Web3 evangelists discuss market freedom as a way to achieve maximum equality of opportunity when, in fact, on-chain market freedom continues to benefit those with education, financial means, risk tolerance, and resources. The crypto space has minted a new set of millionaires, but markets built without any regard for a varied set of circumstances across participants are likely to replicate existing inequalities—unless, that is, we invest in infrastructure that prevents this from happening.
As we build in the Web3 space, we have an outsized opportunity to elevate underserved communities and provide avenues for wealth creation and distribution, a goal that was never achievable through pre-existing models for the Internet. To ensure that resources are made available to those in need— rather than perpetuating structural inequality —we need to look for solutions in the following areas: Funding Mechanisms, Education, Onramps, and Web3 tooling. Below is a bit of what I have learned, based on my experiences as an investor and participant in the Web3 space.
Funding Mechanisms
To ensure greater inclusivity in crypto, we need to start with increased access to funding and capital for people of color, women, and LGBTQ individuals. Fortunately, there are already a number of initiatives making strides in this regard: In addition to projects like Gitcoin, which offer a way of funding public goods, dedicated programs like Uniswap’s XYK fellowship offer funding for a specific group of individuals. Investment DAOs like Komorebi and Audacity are investing in female, non-binary, and Black founders in Web3.

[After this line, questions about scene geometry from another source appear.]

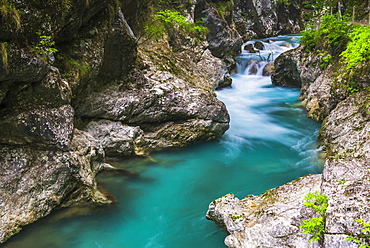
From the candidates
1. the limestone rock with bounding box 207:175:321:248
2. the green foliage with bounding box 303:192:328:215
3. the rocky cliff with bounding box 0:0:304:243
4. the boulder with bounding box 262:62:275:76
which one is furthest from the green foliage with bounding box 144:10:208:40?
the green foliage with bounding box 303:192:328:215

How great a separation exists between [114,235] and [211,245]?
5.81 feet

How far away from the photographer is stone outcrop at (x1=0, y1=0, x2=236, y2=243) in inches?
185

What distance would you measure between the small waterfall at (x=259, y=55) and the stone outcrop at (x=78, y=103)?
10293 mm

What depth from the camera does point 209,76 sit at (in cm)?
1451

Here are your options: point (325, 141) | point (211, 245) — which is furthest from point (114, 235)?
point (325, 141)

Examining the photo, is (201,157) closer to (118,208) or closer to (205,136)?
(205,136)

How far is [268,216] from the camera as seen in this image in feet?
12.3

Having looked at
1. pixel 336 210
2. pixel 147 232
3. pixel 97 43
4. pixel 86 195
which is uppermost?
pixel 97 43

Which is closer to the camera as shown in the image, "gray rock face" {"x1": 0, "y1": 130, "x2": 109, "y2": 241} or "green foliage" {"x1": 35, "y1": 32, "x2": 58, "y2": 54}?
"gray rock face" {"x1": 0, "y1": 130, "x2": 109, "y2": 241}

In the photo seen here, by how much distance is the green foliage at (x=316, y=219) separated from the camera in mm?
3154

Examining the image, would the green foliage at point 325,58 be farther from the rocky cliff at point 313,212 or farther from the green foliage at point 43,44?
the green foliage at point 43,44

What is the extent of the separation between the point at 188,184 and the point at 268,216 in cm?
320

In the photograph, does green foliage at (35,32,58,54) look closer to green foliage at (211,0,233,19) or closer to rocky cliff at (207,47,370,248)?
rocky cliff at (207,47,370,248)

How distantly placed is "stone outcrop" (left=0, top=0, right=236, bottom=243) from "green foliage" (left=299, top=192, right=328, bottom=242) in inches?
160
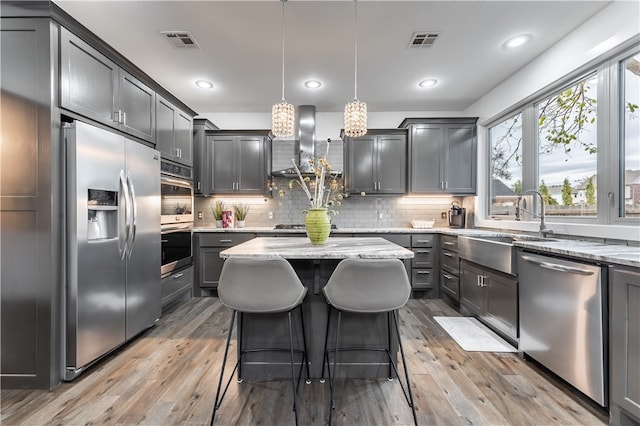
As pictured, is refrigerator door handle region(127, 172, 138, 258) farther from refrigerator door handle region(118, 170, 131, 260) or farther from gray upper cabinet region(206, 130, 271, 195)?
gray upper cabinet region(206, 130, 271, 195)

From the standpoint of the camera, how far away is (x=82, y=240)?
6.68 feet

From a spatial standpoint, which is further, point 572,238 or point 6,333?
point 572,238

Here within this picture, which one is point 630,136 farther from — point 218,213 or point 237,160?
point 218,213

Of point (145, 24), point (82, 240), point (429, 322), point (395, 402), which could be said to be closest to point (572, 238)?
point (429, 322)

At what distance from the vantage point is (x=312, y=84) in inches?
147

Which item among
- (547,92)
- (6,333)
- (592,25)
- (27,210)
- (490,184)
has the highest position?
(592,25)

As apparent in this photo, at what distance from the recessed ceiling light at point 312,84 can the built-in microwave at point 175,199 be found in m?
2.02

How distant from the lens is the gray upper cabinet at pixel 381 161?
4402 mm

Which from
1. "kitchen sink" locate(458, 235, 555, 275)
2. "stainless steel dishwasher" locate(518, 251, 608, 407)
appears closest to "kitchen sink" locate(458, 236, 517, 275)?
"kitchen sink" locate(458, 235, 555, 275)

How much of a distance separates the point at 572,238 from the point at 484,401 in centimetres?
174

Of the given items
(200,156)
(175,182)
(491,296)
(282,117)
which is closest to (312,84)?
(282,117)

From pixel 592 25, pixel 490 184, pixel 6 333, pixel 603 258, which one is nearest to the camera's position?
pixel 603 258

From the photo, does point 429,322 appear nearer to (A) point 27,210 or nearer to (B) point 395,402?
(B) point 395,402

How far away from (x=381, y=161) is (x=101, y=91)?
3412 mm
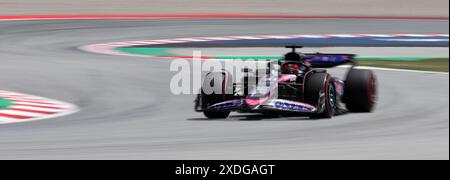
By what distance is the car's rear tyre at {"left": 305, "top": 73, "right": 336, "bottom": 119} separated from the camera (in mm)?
13945

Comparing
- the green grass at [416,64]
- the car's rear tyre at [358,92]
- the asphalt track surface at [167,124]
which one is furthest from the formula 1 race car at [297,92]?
the green grass at [416,64]

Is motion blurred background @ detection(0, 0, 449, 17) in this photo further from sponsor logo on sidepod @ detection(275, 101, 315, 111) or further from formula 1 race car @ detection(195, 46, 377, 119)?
sponsor logo on sidepod @ detection(275, 101, 315, 111)

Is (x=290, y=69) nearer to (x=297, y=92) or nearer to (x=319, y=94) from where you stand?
(x=297, y=92)

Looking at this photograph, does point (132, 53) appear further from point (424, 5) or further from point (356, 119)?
point (424, 5)

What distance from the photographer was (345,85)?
48.9 ft

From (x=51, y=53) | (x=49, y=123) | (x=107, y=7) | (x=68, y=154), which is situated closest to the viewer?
(x=68, y=154)

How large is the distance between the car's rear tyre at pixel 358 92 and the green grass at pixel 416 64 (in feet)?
24.6

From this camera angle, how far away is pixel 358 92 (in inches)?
582

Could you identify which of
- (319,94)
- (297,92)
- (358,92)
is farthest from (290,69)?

Crowdfunding is another powerful tool for generating support via capital. Recently, Ameer Suhayb Carter a.k.a. SIRSU and his gaming collective BLVKHVND expanded their group into a decentralized eSports community. In a Mirror crowdfund, they raised 338ETH (or over $1M) to execute this vision, funded by the community. Other exciting projects that have successfully used crowdfunding include Crypto Cookout, a community campaign to buy Black cryptopunks also spearheaded by SIRSU; Juicebox, which allows users to spin up a DAO in a matter of minutes; SharkDAO, which fractionalizes ownership of Nouns NFTs (and the governance power those NFTs afford in the Nouns DAO); and Pencil, which focuses on funding educational opportunities.
Education / Access
Knowledge and education are some of the most significant barriers to entry in crypto. The space moves lightning fast, and requires both baseline technical knowledge and the ability to approach problems from across disciplines.

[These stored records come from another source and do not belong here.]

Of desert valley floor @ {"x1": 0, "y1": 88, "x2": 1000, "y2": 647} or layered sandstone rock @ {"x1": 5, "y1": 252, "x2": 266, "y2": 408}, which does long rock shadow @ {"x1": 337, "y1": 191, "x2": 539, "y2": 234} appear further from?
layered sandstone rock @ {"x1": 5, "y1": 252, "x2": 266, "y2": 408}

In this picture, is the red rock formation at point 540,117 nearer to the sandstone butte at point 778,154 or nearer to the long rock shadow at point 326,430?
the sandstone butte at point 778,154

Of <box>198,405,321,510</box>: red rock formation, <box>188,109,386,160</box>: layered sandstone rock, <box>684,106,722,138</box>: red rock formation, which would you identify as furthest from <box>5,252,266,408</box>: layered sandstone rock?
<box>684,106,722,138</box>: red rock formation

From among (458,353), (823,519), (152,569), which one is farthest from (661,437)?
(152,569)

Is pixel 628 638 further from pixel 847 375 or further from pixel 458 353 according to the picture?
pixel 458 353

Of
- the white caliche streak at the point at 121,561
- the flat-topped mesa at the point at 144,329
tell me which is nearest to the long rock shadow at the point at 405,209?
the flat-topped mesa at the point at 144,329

“First, there is an issue of exposure and awareness,” says Medha Kothari, co-founder of she256, an organization dedicated to diversifying the blockchain space through broader accessibility and education. “A lot of our mentorship, community-building, and educational initiatives are aimed to increase the top of the funnel— getting more underrepresented [people] aware about crypto, its applications, [and] opportunities.”
While education is paramount, participation can yield even stronger results. Rabbithole, a site where users can earn crypto for participating in the digital economy and educating others, also embraces a top-of-the-funnel approach to understanding Web3. Through their pathfinders program and quests, users learn how to use different Web3 products and acquire skills they can use to help build Web3 projects— resulting in a growing community of actively engaged super-users. Additional projects, like Station and Layer3, are focused on onboarding users into DAOs; Women in Blockchain fosters community among female-identifying users.
Onramps
Financial barriers to entry are another issue. On Ethereum, gas costs are often too high for artists to mint NFTs. As a project gets popular, the cost of entry to its token-gated DAO rapidly rises.

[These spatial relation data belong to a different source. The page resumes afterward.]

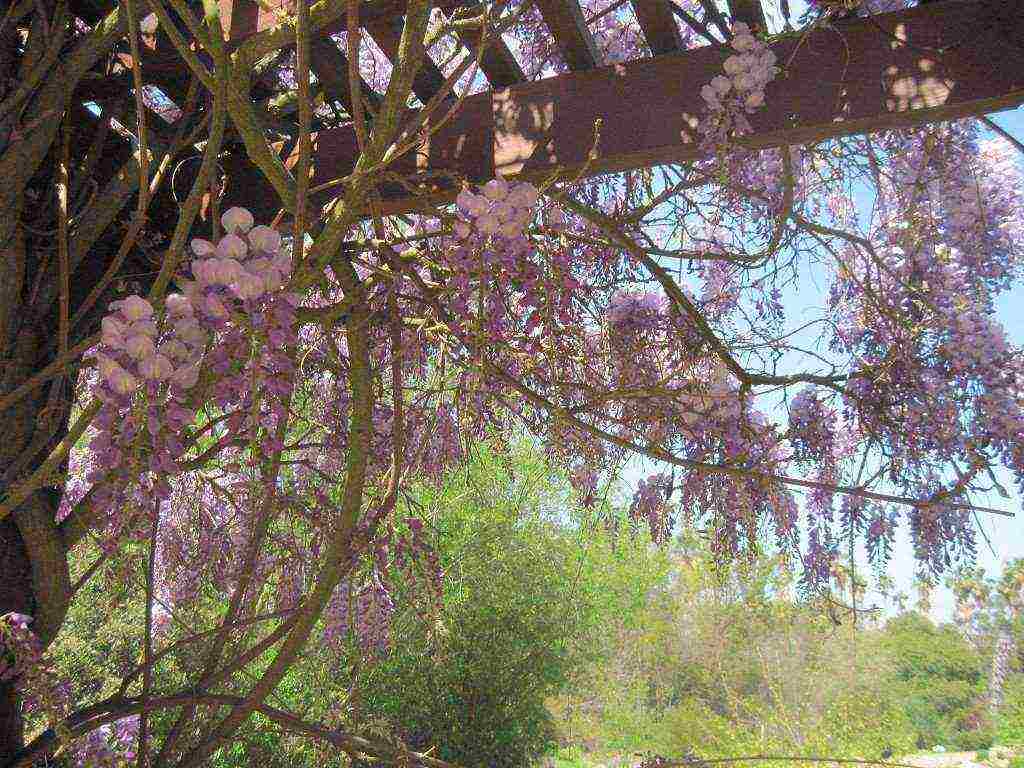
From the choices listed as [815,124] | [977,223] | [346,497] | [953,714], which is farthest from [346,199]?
[953,714]

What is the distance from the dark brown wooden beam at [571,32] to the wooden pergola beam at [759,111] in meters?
0.02

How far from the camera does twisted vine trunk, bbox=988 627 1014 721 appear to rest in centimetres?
719

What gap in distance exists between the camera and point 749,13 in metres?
1.36

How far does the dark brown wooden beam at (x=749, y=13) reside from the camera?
4.42ft

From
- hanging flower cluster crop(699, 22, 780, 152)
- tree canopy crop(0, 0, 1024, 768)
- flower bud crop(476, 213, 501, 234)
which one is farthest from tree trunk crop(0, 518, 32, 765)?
hanging flower cluster crop(699, 22, 780, 152)

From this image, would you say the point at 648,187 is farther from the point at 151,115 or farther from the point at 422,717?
the point at 422,717

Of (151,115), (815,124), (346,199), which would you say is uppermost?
(151,115)

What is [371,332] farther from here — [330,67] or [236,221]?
[236,221]

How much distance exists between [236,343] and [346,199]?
212 mm

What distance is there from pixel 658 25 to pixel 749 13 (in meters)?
0.14

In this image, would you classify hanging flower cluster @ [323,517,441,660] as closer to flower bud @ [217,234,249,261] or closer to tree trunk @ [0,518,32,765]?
tree trunk @ [0,518,32,765]

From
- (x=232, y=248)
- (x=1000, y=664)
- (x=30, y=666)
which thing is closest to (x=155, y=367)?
(x=232, y=248)

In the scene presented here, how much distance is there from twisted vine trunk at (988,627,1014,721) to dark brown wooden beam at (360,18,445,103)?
7.57 meters

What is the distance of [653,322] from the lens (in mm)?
1946
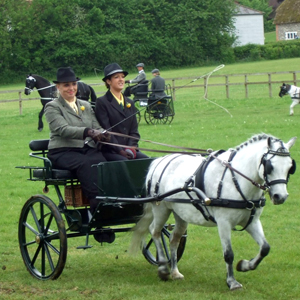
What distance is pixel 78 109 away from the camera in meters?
6.23

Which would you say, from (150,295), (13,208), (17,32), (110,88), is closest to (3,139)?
(13,208)

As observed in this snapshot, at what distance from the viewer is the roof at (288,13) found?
7994 centimetres

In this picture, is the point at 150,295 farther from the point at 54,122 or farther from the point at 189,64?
the point at 189,64

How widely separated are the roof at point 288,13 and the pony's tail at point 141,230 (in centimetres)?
7792

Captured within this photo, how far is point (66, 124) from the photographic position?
19.4ft

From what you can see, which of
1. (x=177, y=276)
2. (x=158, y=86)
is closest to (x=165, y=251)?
(x=177, y=276)

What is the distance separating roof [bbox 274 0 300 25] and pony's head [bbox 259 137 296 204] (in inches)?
3099

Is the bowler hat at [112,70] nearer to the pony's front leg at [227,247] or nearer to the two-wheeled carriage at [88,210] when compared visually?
the two-wheeled carriage at [88,210]

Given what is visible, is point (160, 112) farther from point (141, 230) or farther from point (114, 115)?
point (141, 230)

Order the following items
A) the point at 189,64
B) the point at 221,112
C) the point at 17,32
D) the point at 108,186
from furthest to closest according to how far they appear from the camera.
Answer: the point at 189,64 → the point at 17,32 → the point at 221,112 → the point at 108,186

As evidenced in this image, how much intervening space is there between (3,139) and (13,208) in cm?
847

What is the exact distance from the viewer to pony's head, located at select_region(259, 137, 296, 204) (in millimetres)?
4598

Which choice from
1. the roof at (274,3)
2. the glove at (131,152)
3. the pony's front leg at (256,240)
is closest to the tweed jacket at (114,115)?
the glove at (131,152)

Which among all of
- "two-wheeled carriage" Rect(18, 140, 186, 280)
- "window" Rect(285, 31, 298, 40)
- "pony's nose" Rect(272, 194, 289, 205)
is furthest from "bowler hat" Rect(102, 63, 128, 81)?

There are a number of organizations already working to make Web3-accessible: Mintfund launched to help BIPOC and LGBTQIA+ artists mint their first NFT. Axie Scholarships offers a path for new players to dip their toe into the NFT-based online video game Axie Infinity. Fractionalization platforms like Party.bid, or initiatives like The Well, offer a path for collective purchases.
As more and more communities effectively become wealth-gated, it’s hard to imagine the problem going away anytime soon. But communities can do their part by exploring ways of onboarding members who may not be able to afford membership costs.
Web3 Tooling
Lastly, we can make crypto more inclusive by using Web3 tooling and innovative business models to benefit causes— and individuals —outside of our world. By using technology to reach underserved groups, we broaden the impact of Web3, defy geographic and economic barriers, chip away at the dominant structure, and signal to others a community-wide responsibility to spread and redistribute resources.
The opportunities here are limitless. Bail Bloc Project allows anyone to volunteer computational resources to mine crypto assets and raise money to get people out of jail. Corsali, an end-to-end machine learning platform, offers data-labeling employment to micro-entrepreneurs all over the world, offering streaming, real-time payments in the form of stablecoins. Play-to-Earn models, as employed by Axie Infinity, offer capital in exchange for economic in-game activity.
Axie recently crossed 1.7M users, a majority of whom are based in the Philippines; many of them are making several times their annual salary by playing the game. “It’s beautiful that we have been able to introduce crypto to people that have traditionally not been using it,” Jeff Zirlin, Axie Head of Growth, said in a recent interview. “We’re getting this technology in the hands of the people that really need it.”
Does everything have to be open?
The conclusion of these conversations is not that everyone should have access to every community. Reputation and effort play an important role in the creation of value, and therefore in wealth. However, the relationship between capital and labor is broken.
As builders in the Web3 space pave the way forward, it is imperative that they don’t replicate the inequalities of the Web2 world, and that they explore ways to build more equitable practices into the core of what they’re creating.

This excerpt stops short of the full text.